Biden forms commission to study possibility of expanding Supreme Court

President Biden announced Friday that he’s forming a special commission to study the possibility of adding seats to the Supreme Court and placing term limits on justices — a move that drew praise from progressives and outrage from conservatives.

The commission, which Biden is establishing via executive authority, will comprise a bipartisan group of 36 legal scholars and former federal judges, according to a White House statement.

Co-chaired by New York University scholar Bob Bauer and former Deputy Assistant Attorney General Christina Rodriguez, the commission will be tasked with holding public hearings and crafting a report providing “analysis of the principal arguments” for and against Supreme Court reform, the White House said.
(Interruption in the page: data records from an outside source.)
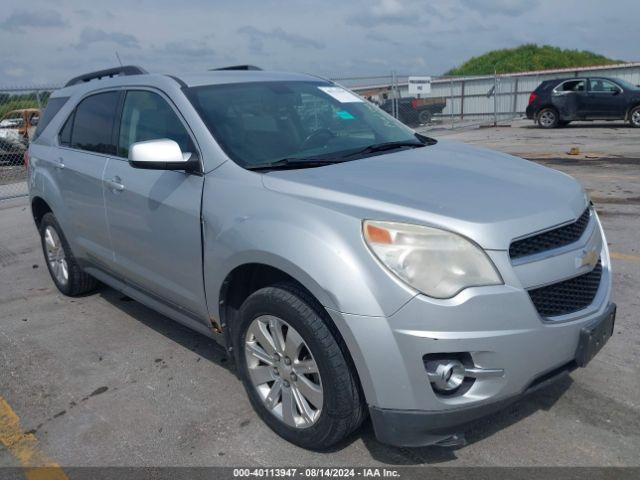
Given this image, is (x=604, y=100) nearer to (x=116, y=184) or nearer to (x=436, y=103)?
(x=436, y=103)

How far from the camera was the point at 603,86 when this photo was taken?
60.1 ft

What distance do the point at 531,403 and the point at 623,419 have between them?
44 cm

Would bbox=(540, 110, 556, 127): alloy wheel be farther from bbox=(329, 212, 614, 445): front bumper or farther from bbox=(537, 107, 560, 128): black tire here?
bbox=(329, 212, 614, 445): front bumper

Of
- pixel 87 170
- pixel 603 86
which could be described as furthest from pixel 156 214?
pixel 603 86

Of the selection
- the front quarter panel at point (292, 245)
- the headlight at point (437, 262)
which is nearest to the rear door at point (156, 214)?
the front quarter panel at point (292, 245)

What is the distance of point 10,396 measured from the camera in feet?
12.1

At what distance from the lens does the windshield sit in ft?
11.2

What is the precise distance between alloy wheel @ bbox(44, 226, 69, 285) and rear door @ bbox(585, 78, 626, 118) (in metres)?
17.2

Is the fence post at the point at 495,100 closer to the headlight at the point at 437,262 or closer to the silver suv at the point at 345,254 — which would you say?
the silver suv at the point at 345,254

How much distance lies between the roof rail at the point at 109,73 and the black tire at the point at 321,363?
243cm

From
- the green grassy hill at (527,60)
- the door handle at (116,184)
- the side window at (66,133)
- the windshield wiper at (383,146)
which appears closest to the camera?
the windshield wiper at (383,146)

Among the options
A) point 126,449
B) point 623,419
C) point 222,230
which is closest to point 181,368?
point 126,449

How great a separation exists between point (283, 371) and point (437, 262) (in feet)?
3.20

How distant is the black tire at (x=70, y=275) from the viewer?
5.08 m
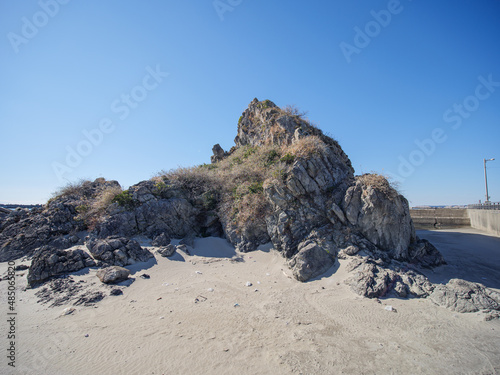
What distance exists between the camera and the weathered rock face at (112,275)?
7824mm

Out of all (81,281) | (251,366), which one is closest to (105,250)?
(81,281)

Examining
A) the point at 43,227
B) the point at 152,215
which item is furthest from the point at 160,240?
the point at 43,227

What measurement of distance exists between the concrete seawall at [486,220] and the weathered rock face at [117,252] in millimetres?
24205

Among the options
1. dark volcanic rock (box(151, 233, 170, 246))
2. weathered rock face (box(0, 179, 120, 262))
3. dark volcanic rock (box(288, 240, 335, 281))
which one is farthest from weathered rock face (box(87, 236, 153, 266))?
dark volcanic rock (box(288, 240, 335, 281))

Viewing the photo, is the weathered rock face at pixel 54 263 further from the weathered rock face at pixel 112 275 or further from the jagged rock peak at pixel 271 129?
the jagged rock peak at pixel 271 129

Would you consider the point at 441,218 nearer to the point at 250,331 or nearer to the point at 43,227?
the point at 250,331

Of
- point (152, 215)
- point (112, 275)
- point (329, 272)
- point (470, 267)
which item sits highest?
point (152, 215)

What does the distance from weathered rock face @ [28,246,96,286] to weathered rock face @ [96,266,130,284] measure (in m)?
1.25

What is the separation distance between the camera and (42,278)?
8.06 m

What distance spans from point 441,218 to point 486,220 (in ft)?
15.7

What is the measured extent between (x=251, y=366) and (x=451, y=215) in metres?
29.9

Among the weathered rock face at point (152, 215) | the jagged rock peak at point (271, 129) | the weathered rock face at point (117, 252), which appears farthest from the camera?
the jagged rock peak at point (271, 129)

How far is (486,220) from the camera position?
60.7ft

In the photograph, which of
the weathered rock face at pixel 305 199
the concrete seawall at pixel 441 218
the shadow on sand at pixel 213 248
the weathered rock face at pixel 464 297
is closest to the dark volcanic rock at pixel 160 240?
the shadow on sand at pixel 213 248
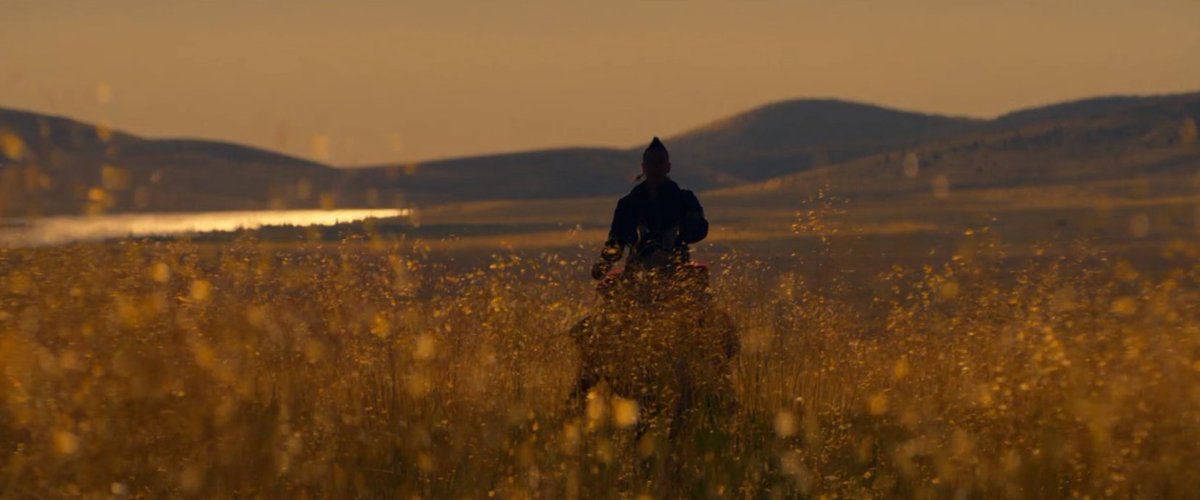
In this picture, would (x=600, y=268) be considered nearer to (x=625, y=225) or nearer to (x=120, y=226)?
(x=625, y=225)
The commission must complete the report within 180 days of its first public meeting.

“The topics it will examine include the genesis of the reform debate; the Court’s role in the Constitutional system; the length of service and turnover of justices on the Court; the membership and size of the Court; and the Court’s case selection, rules, and practices,” the White House said.

The Supreme Court currently has three liberal justices and six conservative-leaning ones, three of them appointed by former President Donald Trump.

People view the Supreme Court building from behind security fencing on Capitol Hill in Washington, D.C.
People view the Supreme Court building from behind security fencing on Capitol Hill in Washington, D.C.


People view the Supreme Court building from behind security fencing on Capitol Hill in Washington, D.C. (Patrick Semansky/)

Democrats — furious by then-Senate Majority Leader Mitch McConnell’s rush to seat Justice Amy Coney Barrett before last year’s presidential election after Justice Ruth Bader Ginsburg’s death — have pushed for evening out the political balance of the court by adding as many as four new seats to it.

Supreme Court reform would require congressional action, and the White House stressed that Biden isn’t making a recommendation one way or the other as to whether the Supreme Court should be expanded.

But progressive Democrats read between the lines of Biden’s announcement.

“President Biden has spoken clearly: The question is no longer if we will reform the Supreme Court, but how we will reform the Supreme Court,” said New York Rep. Mondaire Jones, a freshman Democrat on the House Judiciary Committee. “The answer to that question is equally clear: to restore our democracy, we must expand the Supreme Court. Anything less would leave the future of our nation, our planet, and our fundamental civil rights at the whim of a far-right supermajority that is hostile to democracy itself.”

Republicans, concerned about losing conservative influence, also interpreted Biden’s commission announcement as a foregone conclusion for expanding the top court.

“This is not some new, serious or sober pivot away from Democrats’ political attacks on the Court. It’s just an attempt to clothe those ongoing attacks in fake legitimacy,” said McConnell, now the Senate’s Republican minority leader. “It’s disappointing that anyone, liberal or conservative, would lend credence to this attack by participating in the commission.”

Despite the GOP pushback, the makeup of the Supreme Court has been reformed before, under both Republican and Democratic presidents.

In its inception, the top court only had six justices. Congress bumped that number to seven in 1807 before raising it again to nine in 1837. In 1863, Congress increased the number to 10 before shrinking it back to seven in 1866 before finally returning to nine in 1869, where it has stood since.

The Supreme Court has long been crucial in U.S. politics and governance.

But progressives say the court is especially important today, as it could eventually be asked to weigh in on Biden’s push for sweeping reform on a range of issues, such as gun rights, immigration, health care and climate change.